─── AVAILABLE DATA
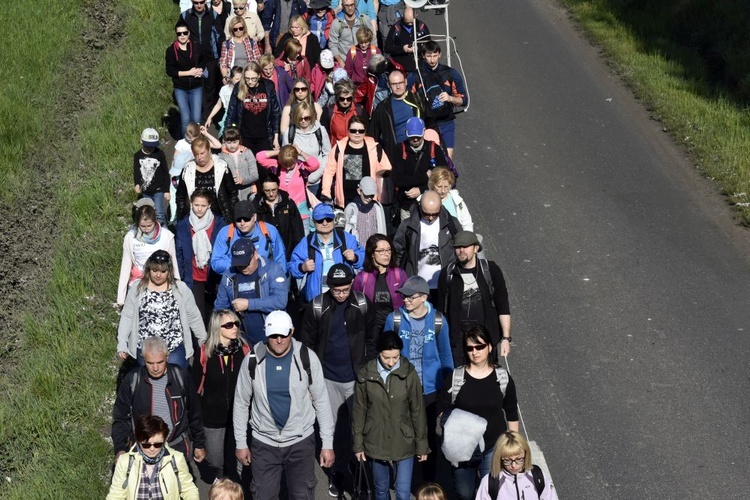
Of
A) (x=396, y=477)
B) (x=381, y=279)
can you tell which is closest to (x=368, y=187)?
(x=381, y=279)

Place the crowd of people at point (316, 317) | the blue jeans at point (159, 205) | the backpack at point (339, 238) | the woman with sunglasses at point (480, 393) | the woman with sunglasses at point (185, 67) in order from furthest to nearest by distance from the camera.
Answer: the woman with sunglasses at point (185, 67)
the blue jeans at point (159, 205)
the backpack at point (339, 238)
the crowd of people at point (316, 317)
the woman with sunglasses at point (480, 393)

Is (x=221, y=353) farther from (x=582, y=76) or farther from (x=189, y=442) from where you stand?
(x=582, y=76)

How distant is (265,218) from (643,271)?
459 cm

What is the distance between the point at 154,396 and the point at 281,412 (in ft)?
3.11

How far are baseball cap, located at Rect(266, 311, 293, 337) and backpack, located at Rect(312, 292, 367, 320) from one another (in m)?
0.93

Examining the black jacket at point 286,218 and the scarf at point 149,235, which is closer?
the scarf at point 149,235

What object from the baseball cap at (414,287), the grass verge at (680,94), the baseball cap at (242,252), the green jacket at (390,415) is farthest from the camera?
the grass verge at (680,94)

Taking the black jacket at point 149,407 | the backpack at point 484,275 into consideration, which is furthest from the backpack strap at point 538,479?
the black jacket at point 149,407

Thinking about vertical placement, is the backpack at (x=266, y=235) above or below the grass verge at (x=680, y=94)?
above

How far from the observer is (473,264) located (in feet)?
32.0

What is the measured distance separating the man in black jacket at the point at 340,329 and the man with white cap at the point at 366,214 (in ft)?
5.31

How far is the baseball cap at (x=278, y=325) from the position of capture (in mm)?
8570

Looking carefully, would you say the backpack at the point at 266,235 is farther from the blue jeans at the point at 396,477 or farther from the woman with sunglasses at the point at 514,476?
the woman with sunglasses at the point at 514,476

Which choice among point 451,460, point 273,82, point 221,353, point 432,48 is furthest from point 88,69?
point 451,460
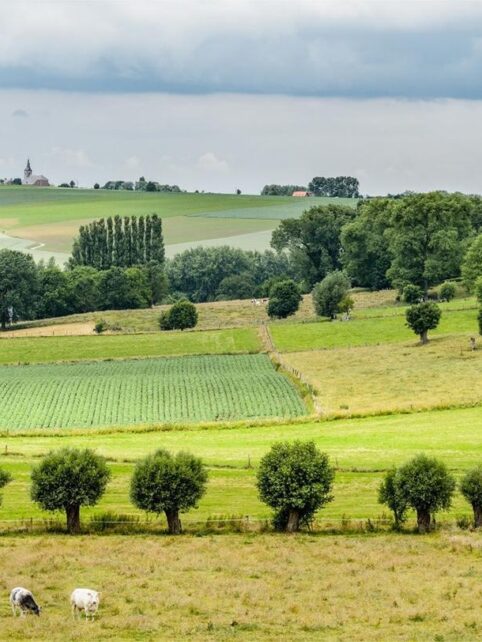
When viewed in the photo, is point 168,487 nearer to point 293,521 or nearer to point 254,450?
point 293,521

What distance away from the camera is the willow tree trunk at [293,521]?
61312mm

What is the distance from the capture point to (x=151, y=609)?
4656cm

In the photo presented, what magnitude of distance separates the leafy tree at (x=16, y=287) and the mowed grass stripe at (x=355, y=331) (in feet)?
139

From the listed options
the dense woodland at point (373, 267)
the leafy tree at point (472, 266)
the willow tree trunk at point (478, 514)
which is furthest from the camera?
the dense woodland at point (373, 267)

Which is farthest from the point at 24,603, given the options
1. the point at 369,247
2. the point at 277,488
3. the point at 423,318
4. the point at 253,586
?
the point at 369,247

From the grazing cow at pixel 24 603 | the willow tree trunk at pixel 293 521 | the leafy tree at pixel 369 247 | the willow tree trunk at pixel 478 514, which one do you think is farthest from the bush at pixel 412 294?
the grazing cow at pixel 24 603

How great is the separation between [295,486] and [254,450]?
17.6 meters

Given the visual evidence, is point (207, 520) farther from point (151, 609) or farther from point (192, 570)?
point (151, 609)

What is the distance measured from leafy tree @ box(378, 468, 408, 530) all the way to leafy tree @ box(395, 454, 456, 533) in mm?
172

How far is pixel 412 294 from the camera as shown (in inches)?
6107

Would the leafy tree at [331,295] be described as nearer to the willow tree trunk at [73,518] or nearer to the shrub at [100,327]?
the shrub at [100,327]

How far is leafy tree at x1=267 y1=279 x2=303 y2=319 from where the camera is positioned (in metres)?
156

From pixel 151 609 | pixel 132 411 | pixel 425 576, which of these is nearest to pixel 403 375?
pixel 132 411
──────
▸ **TASK PROMPT**:
Switch every "leafy tree" in the records above to "oak tree", and change nothing else. Leave the pictures out of your answer.

▸ **RESULT**:
Of
A) (x=396, y=477)
B) (x=381, y=279)
can you tell which is closest to (x=368, y=187)?
(x=381, y=279)

Place the crowd of people at point (316, 317) | the blue jeans at point (159, 205) | the backpack at point (339, 238) | the woman with sunglasses at point (480, 393) | the woman with sunglasses at point (185, 67) in order from furthest to nearest by distance from the camera.
Answer: the woman with sunglasses at point (185, 67)
the blue jeans at point (159, 205)
the backpack at point (339, 238)
the crowd of people at point (316, 317)
the woman with sunglasses at point (480, 393)

Is (x=221, y=353) farther from (x=582, y=76) or farther from (x=189, y=442) from where you stand?
(x=582, y=76)

How distant is (265,218) from (643,271)?
459 cm

What is the distance between the point at 154,396 and the point at 281,412 (in ft)?
3.11

How far are baseball cap, located at Rect(266, 311, 293, 337) and backpack, located at Rect(312, 292, 367, 320) from one another (in m)?
0.93

Examining the black jacket at point 286,218 and the scarf at point 149,235, which is closer?
the scarf at point 149,235

What object from the baseball cap at (414,287), the grass verge at (680,94), the baseball cap at (242,252), the green jacket at (390,415) is farthest from the camera?
the grass verge at (680,94)

Taking the black jacket at point 149,407 | the backpack at point 484,275 into consideration, which is furthest from the backpack strap at point 538,479?
the black jacket at point 149,407

Thinking about vertical placement, is the backpack at (x=266, y=235) above or below the grass verge at (x=680, y=94)?
above

How far from the observer is (473,264) located (in feet)?
32.0

What is the measured distance separating the man in black jacket at the point at 340,329 and the man with white cap at the point at 366,214 (in ft)?
5.31

How far is the baseball cap at (x=278, y=325) from the position of capture (in mm)?
8570

Looking carefully, would you say the backpack at the point at 266,235 is farther from the blue jeans at the point at 396,477 or farther from the woman with sunglasses at the point at 514,476?
the woman with sunglasses at the point at 514,476

Which choice among point 451,460, point 273,82, point 221,353, point 432,48 is furthest from point 88,69?
point 451,460
When viewed in the photo, is point 168,487 nearer to point 293,521 or nearer to point 254,450?
point 293,521

What distance away from the camera is the willow tree trunk at [293,521]?
61312mm

What is the distance from the capture point to (x=151, y=609)?
4656cm

In the photo presented, what magnitude of distance separates the oak tree at (x=16, y=287) and the mowed grass stripe at (x=355, y=331) (in feet)?
139

From the listed options
the dense woodland at point (373, 267)
the oak tree at point (472, 266)
the willow tree trunk at point (478, 514)
which is furthest from the camera?
the dense woodland at point (373, 267)

Which is farthest from the point at 24,603, given the options
1. the point at 369,247
2. the point at 277,488
3. the point at 423,318
4. the point at 253,586
?
the point at 369,247

From the grazing cow at pixel 24 603 | the willow tree trunk at pixel 293 521 | the oak tree at pixel 369 247 | the willow tree trunk at pixel 478 514, which one do you think is farthest from the bush at pixel 412 294?
the grazing cow at pixel 24 603

How great is the separation between [295,486] and [254,450]?
17.6 meters

Given the visual evidence, is point (207, 520) farther from point (151, 609) or farther from point (192, 570)?
point (151, 609)

What is the distance measured from oak tree @ box(378, 468, 408, 530) all the way to oak tree @ box(395, 454, 456, 533) in mm?
172

How far is pixel 412 294 from the camera as shown (in inches)?
6107

Would the oak tree at [331,295] be described as nearer to the willow tree trunk at [73,518] or nearer to the shrub at [100,327]?
the shrub at [100,327]

How far is oak tree at x1=267 y1=279 x2=303 y2=319 from where the camera is positioned (in metres)?
156

From pixel 151 609 | pixel 132 411 | pixel 425 576, which of these is nearest to pixel 403 375?
pixel 132 411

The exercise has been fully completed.